The list was alphabetical and it took Susan a while to weed out the people who had lived in the same town as Nadine and Donald before their move to Hancock. But she finally came up with thirty-nine names and addresses. She would, of course, wait until daytime to call, but operators (and their computer equivalents) worked all night, so she spent some time collecting phone numbers. Thirty-nine information-only calls later, she had thirty-two numbers. She then turned her attention to Donald’s phone message list.
The messages from his mother interested her the most so she saved them for last.

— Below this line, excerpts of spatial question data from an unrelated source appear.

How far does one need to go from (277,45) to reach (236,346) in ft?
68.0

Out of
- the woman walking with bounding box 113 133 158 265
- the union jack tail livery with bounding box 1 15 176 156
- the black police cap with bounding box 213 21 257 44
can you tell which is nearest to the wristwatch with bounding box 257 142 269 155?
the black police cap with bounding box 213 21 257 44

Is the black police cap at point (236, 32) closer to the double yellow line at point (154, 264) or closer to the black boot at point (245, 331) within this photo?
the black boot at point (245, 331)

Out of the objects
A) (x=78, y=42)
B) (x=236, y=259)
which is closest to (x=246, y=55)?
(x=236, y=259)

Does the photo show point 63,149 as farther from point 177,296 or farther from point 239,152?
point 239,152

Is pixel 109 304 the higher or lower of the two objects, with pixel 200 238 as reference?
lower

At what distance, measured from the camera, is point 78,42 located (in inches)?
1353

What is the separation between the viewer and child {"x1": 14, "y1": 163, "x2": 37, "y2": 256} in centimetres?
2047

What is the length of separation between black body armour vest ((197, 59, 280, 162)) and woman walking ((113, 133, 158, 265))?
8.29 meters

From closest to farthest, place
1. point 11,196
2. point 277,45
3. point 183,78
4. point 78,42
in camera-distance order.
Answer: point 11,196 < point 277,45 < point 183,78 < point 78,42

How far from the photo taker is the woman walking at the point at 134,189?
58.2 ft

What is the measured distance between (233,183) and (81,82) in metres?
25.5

There were five messages of condolence and Susan cross-checked them with the list of former neighbors. Two matched and she decided she would call them first in the morning… well, later this morning. Three messages were from clients, one seeming to think that the murder might bring down the price of real estate in Hancock. There was a message from someone called Daria, who suggested that dinner at her town house just might assuage his grief. A brief “call me ASAP” from someone named Connie. And those puzzling messages from his mother.